So it seems like everyone lately has the flu. Schools are sending warnings home to parents. Hospitals are telling patients with the flu not to come in. The Centers for Disease Control has said that is has hit epidemic level.
So how bad can it get?
The worst to date has been the Spanish Flu pandemic of 1918. It left about 50 million dead after just a couple months. I wrote about it in my novel October Mourning. I’ve also written about half a dozen articles about it and given a couple talks about it.I continue to be fascinated (scared?) by it.
It killed more people than World War I and in a shorter time frame, too, yet the war had the headlines during 1918. It was estimated that 675,000 Americans died from the Spanish Flu or 10 times more than died in the war.
It killed more people in one year than the Black Plague did in 4 years.
It was so devastating that human life span was reduced by 10 years in 1918.
Here’s how it was described. One physician wrote that patients rapidly “develop the most vicious type of pneumonia that has ever been seen” and later when cyanosis appeared in patients “it is simply a struggle for air until they suffocate.” Another doctor said that the influenza patients “died struggling to clear their airways of a blood-tinged froth that sometimes gushed from their mouth and nose.”
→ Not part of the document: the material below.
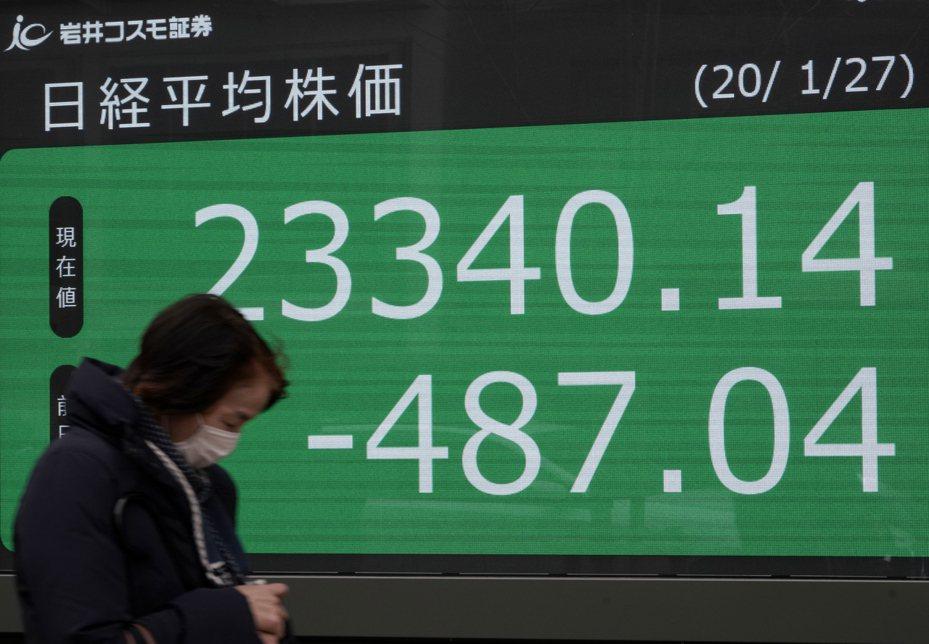 日本股市日經225指數今天收盤重挫2.0%,創下5個月來最大單日跌幅。 歐新社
Public meetings were cancelled. Street cars and other public transportation had to travel with windows open. Plus, you couldn’t spit on the street and needed to use a handkerchief when you cough or sneeze or face a fine in many places.
It wasn’t that the flu was particularly deadly. It was about 10 times deadlier than the average flu, or rather, it had a 2.5 percent mortality rate according to one report I read. While deadly for flu, there are diseases with a much-higher mortality rate. The thing about those diseases is that they usually aren’t that contagious. I’ve read that the Spanish Flu struck half of the world’s population.
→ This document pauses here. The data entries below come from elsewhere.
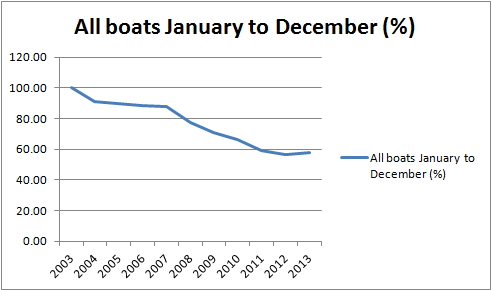 All boats full year %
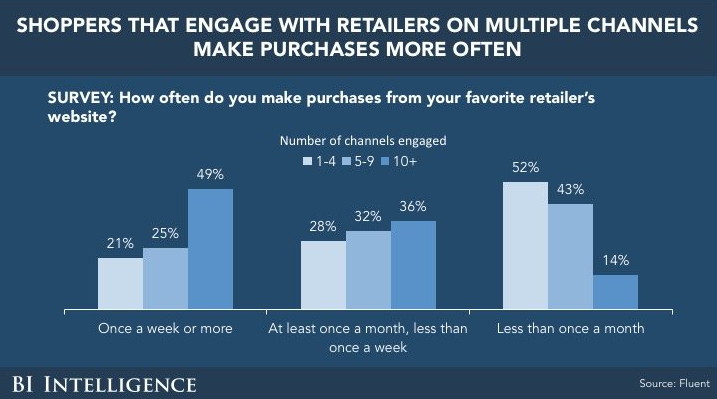 Why Retailers Need to Use Multiple Channels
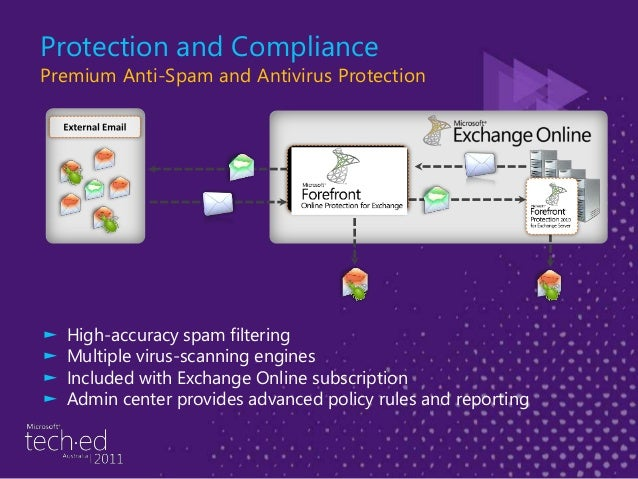 Protection and Compliance Native Exchange Archiving ► Allows easy migration to a managed archive solution ► User experienc...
So turn it into a math problem.
A disease like ebola kills about 50 percent of those who get it, but there were only something like 21,000 cases last year. So the chances of you catching ebola, much less dying from it were unlikely.
However, Spanish Flu killed 2.5 percent of those who got it and you had a 50 percent chance of catching it. That means 15 out of every 1000 people in the world, regardless of whether they caught the flu or not, died.
Doctors and nurses, who were exposed more frequently to sick patients, caught the flu. Many died, leaving a heavier burden on those behind. They found themselves at even a greater risk of exposure.
Medical personnel weren’t the only ones affected. Trains struggled to run on time because of sick personnel. Few operators meant that fewer calls were getting through.
Undertakers couldn’t keep up with the demand for new graves. Yet, in many places the ground was frozen so the bodies had to be stored in piles in some towns.
Then the flu season ended and fewer cases were reported. There was a bit of a resurgence in early 1919, but the flu had already started mutating. The new form wasn’t as contagious, and by the fall, the flu was back to being just something that kept people home from work or school for a few days.